Ist digitales Lernen besser?

In manchen österreichischen Schulen arbeiten Schüler im Unterricht mit Tablet und Laptop. Richtig eingesetzt könnte das nicht nur den Umgang mit digitalen Medien verbessern, sondern auch das Lernen, sagt ein Bildungsexperte.

Spricht man von digitalem Lernen, wird alles in einen Topf geworfen, was mit Strom oder Batterien betrieben wird und Lerninhalte vermittelt. Also etwa PowerPoint-Präsentationen, Lehrvideos, Vokabeltrainer oder Programme, die Mathematikaufgaben der Leistung von Schülern anpassen, sagt der Psychologe und Lernforscher Frank Fischer von der Ludwig-Maximilians-Universität München.

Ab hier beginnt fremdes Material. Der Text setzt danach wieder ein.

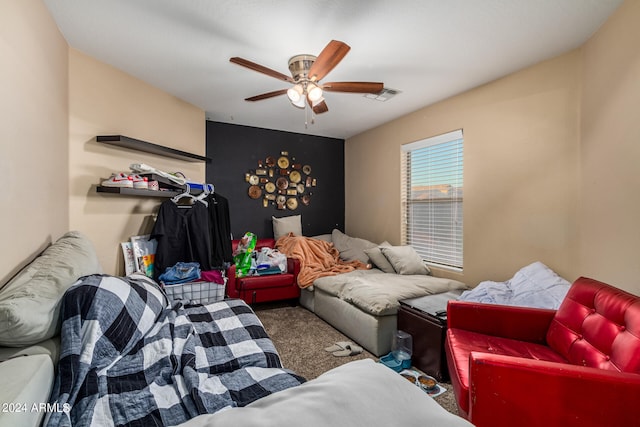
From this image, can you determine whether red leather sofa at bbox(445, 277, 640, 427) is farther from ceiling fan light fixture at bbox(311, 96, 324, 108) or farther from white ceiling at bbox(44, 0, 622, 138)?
ceiling fan light fixture at bbox(311, 96, 324, 108)

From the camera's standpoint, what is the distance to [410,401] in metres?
0.83

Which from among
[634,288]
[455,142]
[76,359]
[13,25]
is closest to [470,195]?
[455,142]

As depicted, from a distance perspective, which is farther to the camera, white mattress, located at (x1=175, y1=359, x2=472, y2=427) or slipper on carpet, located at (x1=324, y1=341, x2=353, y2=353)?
slipper on carpet, located at (x1=324, y1=341, x2=353, y2=353)

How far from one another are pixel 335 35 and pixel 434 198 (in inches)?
90.8

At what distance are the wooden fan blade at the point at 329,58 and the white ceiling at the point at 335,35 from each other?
0.97 ft

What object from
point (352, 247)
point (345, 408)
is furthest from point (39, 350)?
point (352, 247)

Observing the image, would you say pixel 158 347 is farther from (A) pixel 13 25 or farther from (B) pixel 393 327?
(B) pixel 393 327

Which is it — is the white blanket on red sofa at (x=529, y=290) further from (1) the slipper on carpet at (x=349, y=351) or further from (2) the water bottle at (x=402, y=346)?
(1) the slipper on carpet at (x=349, y=351)

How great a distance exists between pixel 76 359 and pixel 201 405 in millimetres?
519

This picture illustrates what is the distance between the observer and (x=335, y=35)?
6.82ft

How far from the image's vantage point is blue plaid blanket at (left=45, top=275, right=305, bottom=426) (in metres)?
1.01

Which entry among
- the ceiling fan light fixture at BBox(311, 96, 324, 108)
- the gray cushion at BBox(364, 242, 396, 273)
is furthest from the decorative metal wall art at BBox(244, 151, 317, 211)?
the ceiling fan light fixture at BBox(311, 96, 324, 108)

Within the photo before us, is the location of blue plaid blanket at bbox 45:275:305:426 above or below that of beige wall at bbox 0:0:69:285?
below

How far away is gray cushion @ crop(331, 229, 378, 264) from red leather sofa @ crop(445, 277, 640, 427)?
2.33 meters
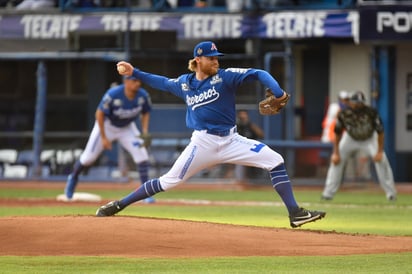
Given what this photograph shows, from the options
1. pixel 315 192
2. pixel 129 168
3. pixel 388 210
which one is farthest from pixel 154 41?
pixel 388 210

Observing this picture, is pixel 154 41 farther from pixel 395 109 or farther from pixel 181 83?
pixel 181 83

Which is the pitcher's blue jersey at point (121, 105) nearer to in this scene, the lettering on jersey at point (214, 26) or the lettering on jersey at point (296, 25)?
the lettering on jersey at point (214, 26)

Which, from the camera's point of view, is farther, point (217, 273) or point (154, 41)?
point (154, 41)

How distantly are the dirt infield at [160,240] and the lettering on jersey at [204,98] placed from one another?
138 cm

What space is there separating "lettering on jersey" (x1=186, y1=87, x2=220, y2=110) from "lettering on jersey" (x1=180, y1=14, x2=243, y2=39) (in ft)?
44.7

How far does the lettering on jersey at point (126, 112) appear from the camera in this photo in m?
20.2

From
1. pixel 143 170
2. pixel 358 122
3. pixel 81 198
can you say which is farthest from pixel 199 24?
pixel 143 170

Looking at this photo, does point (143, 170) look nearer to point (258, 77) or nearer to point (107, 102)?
point (107, 102)

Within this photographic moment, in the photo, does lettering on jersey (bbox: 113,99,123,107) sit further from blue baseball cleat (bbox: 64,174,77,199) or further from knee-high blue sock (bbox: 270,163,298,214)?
knee-high blue sock (bbox: 270,163,298,214)

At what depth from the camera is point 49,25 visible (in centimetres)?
2834

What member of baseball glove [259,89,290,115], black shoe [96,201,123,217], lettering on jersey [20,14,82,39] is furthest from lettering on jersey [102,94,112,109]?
lettering on jersey [20,14,82,39]

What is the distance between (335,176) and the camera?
22.2m

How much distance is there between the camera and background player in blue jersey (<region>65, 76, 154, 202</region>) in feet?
66.2

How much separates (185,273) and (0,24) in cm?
1872
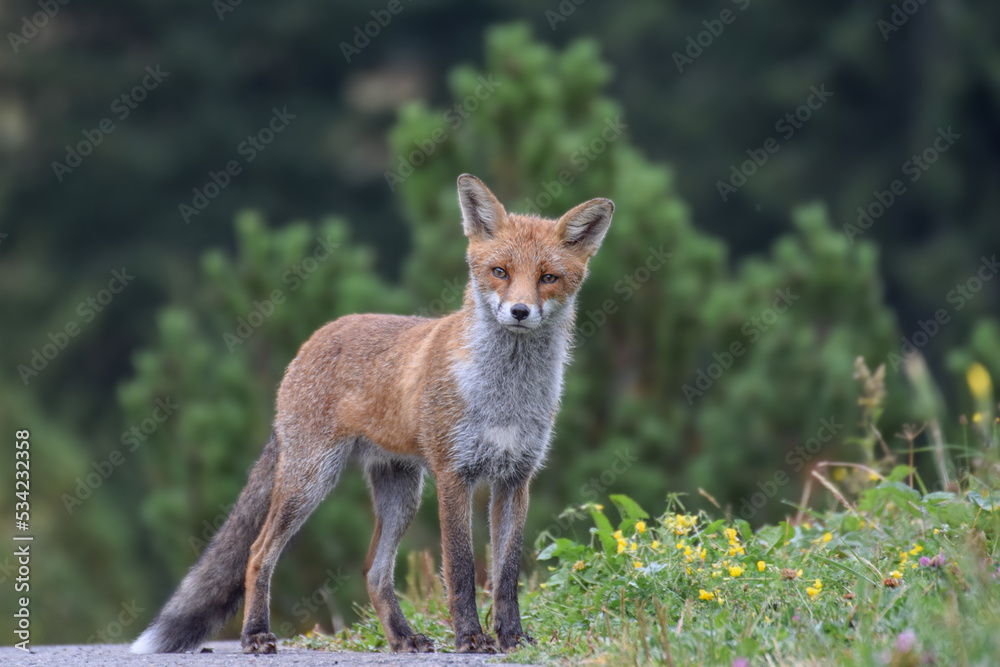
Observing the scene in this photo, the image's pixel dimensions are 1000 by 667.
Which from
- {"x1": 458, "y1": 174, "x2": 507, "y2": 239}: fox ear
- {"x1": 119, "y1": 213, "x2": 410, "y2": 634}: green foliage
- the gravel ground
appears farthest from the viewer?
{"x1": 119, "y1": 213, "x2": 410, "y2": 634}: green foliage

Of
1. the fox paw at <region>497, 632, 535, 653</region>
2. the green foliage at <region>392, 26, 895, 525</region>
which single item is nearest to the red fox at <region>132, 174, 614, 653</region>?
the fox paw at <region>497, 632, 535, 653</region>

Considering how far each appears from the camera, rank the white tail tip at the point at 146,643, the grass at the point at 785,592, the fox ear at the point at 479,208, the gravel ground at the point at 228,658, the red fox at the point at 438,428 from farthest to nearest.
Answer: the white tail tip at the point at 146,643 → the fox ear at the point at 479,208 → the red fox at the point at 438,428 → the gravel ground at the point at 228,658 → the grass at the point at 785,592

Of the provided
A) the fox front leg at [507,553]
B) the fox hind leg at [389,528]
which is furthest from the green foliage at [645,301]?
the fox front leg at [507,553]

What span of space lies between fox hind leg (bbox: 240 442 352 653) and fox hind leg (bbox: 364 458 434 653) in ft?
1.03

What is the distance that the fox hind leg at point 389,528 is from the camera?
20.5 ft

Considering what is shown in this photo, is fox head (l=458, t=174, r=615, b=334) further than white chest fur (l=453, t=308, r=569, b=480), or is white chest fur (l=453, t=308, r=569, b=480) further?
white chest fur (l=453, t=308, r=569, b=480)

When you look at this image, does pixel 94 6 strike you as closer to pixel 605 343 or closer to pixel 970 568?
pixel 605 343

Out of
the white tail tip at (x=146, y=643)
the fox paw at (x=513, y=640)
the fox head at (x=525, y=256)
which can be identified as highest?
the fox head at (x=525, y=256)

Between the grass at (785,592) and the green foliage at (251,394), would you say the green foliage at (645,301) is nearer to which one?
the green foliage at (251,394)

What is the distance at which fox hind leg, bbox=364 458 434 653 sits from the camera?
246 inches

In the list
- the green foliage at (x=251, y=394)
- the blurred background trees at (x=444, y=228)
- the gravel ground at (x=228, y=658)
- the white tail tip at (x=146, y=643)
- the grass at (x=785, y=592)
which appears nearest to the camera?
the grass at (x=785, y=592)

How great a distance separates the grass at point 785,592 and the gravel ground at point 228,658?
349mm

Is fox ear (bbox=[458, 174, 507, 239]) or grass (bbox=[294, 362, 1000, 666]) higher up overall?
fox ear (bbox=[458, 174, 507, 239])

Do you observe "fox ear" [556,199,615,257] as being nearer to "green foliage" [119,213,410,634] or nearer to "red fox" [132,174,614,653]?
"red fox" [132,174,614,653]
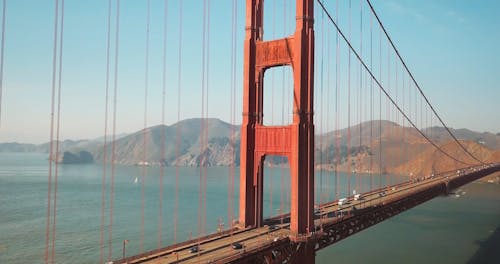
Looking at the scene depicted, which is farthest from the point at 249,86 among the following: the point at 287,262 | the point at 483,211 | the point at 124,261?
the point at 483,211

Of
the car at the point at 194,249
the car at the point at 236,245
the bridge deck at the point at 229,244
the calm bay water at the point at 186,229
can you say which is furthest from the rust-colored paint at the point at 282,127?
the calm bay water at the point at 186,229

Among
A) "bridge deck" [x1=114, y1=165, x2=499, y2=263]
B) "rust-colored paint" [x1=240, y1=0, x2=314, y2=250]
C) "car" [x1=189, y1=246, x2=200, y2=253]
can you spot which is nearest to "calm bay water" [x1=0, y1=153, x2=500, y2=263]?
"bridge deck" [x1=114, y1=165, x2=499, y2=263]

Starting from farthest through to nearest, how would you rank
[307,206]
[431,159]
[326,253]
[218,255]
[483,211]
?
[431,159]
[483,211]
[326,253]
[307,206]
[218,255]

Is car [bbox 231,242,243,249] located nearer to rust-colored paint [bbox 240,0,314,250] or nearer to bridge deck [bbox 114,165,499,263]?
bridge deck [bbox 114,165,499,263]

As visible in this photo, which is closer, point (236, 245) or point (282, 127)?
point (236, 245)

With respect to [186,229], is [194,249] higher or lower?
higher

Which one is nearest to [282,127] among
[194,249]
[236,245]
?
[236,245]

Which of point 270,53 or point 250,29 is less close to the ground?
point 250,29

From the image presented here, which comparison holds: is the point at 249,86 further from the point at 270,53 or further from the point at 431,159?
the point at 431,159

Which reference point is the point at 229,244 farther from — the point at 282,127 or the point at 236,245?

Seit Jahrzehnten untersuchen Forscher, welchen Einfluss diese unterschiedlichen digitalen Informationsvermittler auf das Lernen haben - dem technologischem Fortschritt natürlich jeweils angepasst. „Es gibt seit 70 Jahren viele Studien zu mediengestütztem Lernen und inzwischen auch zahlreiche Metastudien, die immer wieder zum selben Ergebnis kommen: Ob man etwas mit digitalen oder anderen Hilfsmitteln lernt, macht hinsichtlich des Lernerfolgs nur einen geringfügigen Unterschied. Wenngleich Lernen mit digitalen Hilfsmitteln im Schnitt einen geringfügig positiven Einfluss hat“, erklärt Fischer.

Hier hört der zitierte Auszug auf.